Dolly Thakore is a veteran Indian theatre actress and casting director.

==Early life and career==
Dolly Thakore was born as Dolly Rawson at Kohat on 10 March 1943. Trained in radio and television with BBC London, she returned to India to become one of the leading newscasters and television hosts, interviewing prominent citizens from India and abroad. Thakore came into the limelight as News speaker in English for Mumbai Doordarshan at 8PM on TV. Most of her career has been spent on the stage, acting in plays by master playwrights including Tennessee Williams' Streetcar Named Desire, Arthur Miller’s All My Sons, Harold Pinter’s The Birthday Party, and Edward Albee’s Who’s Afraid of Virginia Woolf. She appeared in the 2005 film Page 3 and in White Noise.

Thakore began her film career as casting director and unit publicist with Richard Attenborough's Gandhi (1982). She was responsible for recruiting the Indian actors in the film and for some of the public relations work on the film. Since then she has worked on a number of Indian and international co-productions like Far Pavilions, Kim, Indiana Jones and the Temple of Doom, Jinnah, and Such a Long Journey.

In 1997, she was the casting assistant for the film Sixth Happiness. In 2006 she starred in the TV series Kya Hoga Nimmo Ka.

When Mahabanoo Mody-Kotwal and Kaizaad Kotwal debuted The Vagina Monologues in India in 2003, she was a member of the original cast, alongside Jayati Bhatia, Avantika Akerkar, and Sonali Sachdev.

Thakore is an enthusiastic theatregoer, who frequently contributes reviews of plays and films to leading newspapers and magazines.

==Personal life==
Dolly was born into a conservative protestant Christian family. Her father worked in Air Force took her to various towns. She studied drama at Miranda House in New Delhi where she discovered her love for Drama.

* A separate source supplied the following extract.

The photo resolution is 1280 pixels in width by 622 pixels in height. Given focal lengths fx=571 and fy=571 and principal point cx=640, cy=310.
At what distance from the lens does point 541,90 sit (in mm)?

Dolly met Dilip Thakore while working at BBC and fell in love. Dilip and Dolly signed Open marriage contract, married, and moved to Mumbai where Dilip practiced law.

In Mumbai, she fell in love with fellow stage actor and producer Alyque Padamsee. She divorced Dilip to live with Alyque and had a son - Quasar Padamsee. Quasar is also a theatre professional, and works as an actor, director, and producer in Mumbai.